Adam Kurtesi: Sie ist eine sehr erfahrene Mannschaft mit guten Spielern. Gossau ist in unserer Liga Rekordmeister und vierfacher Cupsieger. Das Team ist hoch einzustufen. Wir haben vor vier Jahren das letzte Mal gegen die Zürcher gespielt. Zuvor waren wir ein paar Mal während der Meisterschaft in den Playoffs und einmal im Cup-Halbfinal aufeinandergetroffen. Dieses Spiel haben wir verloren.

Wo hat Gossau Schwächen?

Jedes Team hat Schwächen, aber die Zürcher sind schon sehr komplett. Wir müssen den Ball offensiv mit viel Tempo in den eigenen Reihen halten und einfach unsere Tore schiessen, das wird entscheidend sein. Wir dürfen gegen diesen Gegner keine schwachen Phasen auf dem Platz zeigen, er nutzt das oft eiskalt aus. Das Team, das weniger Eigenfehler produziert, wird den Cupfinal gewinnen.

Auf welche Stärken können Sie vertrauen?

Diese Saison zeichnet uns aus, dass wir routinierter geworden sind. Die jüngeren Spieler konnten von ihren Cupeinsätzen enorm profitieren. Wir haben im Sturm nun drei ausgeglichene Blöcke, die regelmässig treffen. Heute sind wir breiter aufgestellt. In den vergangenen Jahren waren wir abhängig von zwei, drei Leuten.

Für den UHC Nuglar United ist es die dritte Teilnahme am Cupfinal. Gossau steht bereits zum neunten Mal im Endspiel, davon resultierten vier Siege. In den fünf Direktvergleichen mit Ihrem Team weisen die Zürcher eine positive Bilanz auf. Wie sehen Sie die Chancen Ihres Teams, erstmals Cupsieger zu werden?
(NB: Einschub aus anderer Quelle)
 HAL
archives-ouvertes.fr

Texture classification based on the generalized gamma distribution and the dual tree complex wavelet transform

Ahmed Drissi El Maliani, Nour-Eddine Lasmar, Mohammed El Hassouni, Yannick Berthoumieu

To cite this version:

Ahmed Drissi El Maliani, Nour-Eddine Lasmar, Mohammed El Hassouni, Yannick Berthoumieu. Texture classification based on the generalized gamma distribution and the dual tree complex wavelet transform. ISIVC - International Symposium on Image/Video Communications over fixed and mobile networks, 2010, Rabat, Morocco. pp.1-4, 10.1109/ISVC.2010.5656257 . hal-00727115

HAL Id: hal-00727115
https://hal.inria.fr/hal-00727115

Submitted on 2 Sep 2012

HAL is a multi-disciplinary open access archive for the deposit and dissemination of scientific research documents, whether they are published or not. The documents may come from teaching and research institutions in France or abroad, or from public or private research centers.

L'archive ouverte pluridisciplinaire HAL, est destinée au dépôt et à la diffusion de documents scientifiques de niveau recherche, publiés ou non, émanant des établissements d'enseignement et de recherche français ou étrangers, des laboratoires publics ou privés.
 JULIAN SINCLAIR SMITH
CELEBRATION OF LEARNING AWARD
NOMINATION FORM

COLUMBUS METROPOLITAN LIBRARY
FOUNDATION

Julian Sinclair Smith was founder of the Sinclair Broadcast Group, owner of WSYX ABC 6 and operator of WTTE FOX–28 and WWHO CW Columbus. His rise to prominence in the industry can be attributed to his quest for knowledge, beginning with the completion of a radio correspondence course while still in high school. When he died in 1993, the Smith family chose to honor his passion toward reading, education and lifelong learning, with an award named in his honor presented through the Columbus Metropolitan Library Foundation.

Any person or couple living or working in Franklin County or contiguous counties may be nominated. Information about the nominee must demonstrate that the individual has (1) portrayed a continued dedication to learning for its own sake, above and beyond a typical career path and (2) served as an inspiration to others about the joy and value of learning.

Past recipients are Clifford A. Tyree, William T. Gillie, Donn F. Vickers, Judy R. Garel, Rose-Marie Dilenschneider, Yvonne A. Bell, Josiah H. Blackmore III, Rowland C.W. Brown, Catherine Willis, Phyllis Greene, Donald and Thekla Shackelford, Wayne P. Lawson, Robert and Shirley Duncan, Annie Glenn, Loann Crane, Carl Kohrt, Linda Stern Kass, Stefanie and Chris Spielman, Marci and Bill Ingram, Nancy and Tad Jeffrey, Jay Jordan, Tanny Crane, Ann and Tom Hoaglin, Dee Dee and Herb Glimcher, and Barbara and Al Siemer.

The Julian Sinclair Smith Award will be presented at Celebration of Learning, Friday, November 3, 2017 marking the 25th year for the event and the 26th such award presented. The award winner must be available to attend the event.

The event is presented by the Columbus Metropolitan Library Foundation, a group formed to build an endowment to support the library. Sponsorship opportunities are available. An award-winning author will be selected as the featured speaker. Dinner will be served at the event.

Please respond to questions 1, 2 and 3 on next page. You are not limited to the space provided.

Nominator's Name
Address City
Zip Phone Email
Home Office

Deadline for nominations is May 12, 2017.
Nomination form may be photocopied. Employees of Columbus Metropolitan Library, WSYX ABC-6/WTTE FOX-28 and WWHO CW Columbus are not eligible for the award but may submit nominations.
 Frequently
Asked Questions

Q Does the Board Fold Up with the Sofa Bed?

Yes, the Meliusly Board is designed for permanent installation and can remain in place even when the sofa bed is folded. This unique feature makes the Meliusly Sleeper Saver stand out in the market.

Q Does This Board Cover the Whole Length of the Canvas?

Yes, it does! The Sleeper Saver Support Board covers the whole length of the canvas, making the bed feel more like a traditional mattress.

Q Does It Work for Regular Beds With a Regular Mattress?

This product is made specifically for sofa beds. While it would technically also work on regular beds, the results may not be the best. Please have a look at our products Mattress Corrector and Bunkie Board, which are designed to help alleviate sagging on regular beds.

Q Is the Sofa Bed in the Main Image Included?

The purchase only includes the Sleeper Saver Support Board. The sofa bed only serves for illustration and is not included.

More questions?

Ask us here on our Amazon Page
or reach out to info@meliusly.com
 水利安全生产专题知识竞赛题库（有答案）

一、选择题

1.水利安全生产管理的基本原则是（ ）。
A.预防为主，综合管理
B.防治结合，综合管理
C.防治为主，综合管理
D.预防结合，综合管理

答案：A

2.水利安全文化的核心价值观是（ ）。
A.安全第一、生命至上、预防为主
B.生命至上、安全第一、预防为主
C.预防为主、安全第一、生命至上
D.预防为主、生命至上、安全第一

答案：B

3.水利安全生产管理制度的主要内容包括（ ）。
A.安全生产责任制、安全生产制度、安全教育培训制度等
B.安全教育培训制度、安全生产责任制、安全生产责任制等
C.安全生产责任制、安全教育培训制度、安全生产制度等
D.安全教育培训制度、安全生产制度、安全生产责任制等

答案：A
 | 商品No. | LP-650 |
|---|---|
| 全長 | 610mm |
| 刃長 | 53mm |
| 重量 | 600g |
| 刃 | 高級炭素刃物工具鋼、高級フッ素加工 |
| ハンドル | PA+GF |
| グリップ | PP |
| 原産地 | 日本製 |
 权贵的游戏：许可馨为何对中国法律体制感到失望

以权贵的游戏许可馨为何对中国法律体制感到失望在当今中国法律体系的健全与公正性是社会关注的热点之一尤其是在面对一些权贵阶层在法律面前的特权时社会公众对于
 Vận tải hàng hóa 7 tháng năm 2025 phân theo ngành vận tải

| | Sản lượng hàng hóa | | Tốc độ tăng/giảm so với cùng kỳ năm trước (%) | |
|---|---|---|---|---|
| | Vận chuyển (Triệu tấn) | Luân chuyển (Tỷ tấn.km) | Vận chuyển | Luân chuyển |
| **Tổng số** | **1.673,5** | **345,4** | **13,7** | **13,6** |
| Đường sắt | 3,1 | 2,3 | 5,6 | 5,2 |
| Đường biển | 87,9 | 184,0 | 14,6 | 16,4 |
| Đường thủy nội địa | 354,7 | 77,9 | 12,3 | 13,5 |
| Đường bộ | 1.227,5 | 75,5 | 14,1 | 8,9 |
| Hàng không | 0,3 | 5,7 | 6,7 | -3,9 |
50 zu 50. So gut wie heuer standen unsere Chancen noch nie, irgendwann kommt der erste Sieg. Das Spiel ist völlig offen. Es gibt keinen Favoriten, auch wenn Gossau im Cup die grössere Erfahrung hat und bisher erfolgreicher gewesen ist. Wir sind hungrig wie nie zuvor. Wir haben den deutlich schwierigeren Weg in den Cupfinal gehabt, bisher ist unsere Rechnung aufgegangen. Auch in der Meisterschaft stehen wir auf Platz eins. Sie sehen: Vieles spricht für uns.

Wie stellen Sie Ihre Spieler auf diese wichtige Partie vom Samstag ein?

Vor zwei, drei Wochen nach der letzten Meisterschaftsrunde haben wir begonnen, uns auf den Cup zu konzentrieren. Wir machten Videoanalysen und studierten den Gegner genau. Welches sind seine Stärken, wo ist er verwundbar, was können wir ausnutzen? Wir haben ein paar Sachen analysiert, die wir besser machen müssen. Ich habe mit den Spielern geredet und ihnen klargemacht, was ich von ihnen erwarte. Wir müssen unser Spiel mit Powerhockey durchziehen, wie wir das in den letzten paar Matches gezeigt haben. Jeder muss alles geben, jeder kämpft für jeden.

Offiziell sind Sie Spielertrainer, fallen jedoch wegen eines Kreuzbandrisses aus. Wie schwierig ist das für Sie?

Es tut weh. Ich wäre so gerne auf dem Feld dabei. Die Verletzung erlitt ich im ersten Cupspiel dieser Saison schon nach zehn Minuten. Schön ist hingegen, dass ich mich als Nur-Trainer voll in den Dienst der Mannschaft stellen kann. Wir wollen unbedingt die Goldmedaille und den Pokal in die Höhe stemmen.

Können Sie in Bern auf eine grosse Fangemeinde zählen?

Bestimmt. Es werden sehr viele Leute aus Nuglar dabei sein. Sie fahren in einem Fancar und in Privatautos an den Cupfinal.

Ist zu Hause ein Empfang geplant?

Davon gehe ich aus. Bei den letzten zwei Cupfinals, in denen wir unterlegen waren, gab es jeweils einen grossen Empfang von Gemeinde, Musikgesellschaft und Gugge samt Apéro fürs ganze Dorf. Zudem ist jetzt Fasnacht. Wenn es in Bern klappt, haben wir Vereinsgeschichte geschrieben. Und es wird in Nuglar eine Riesenfete geben.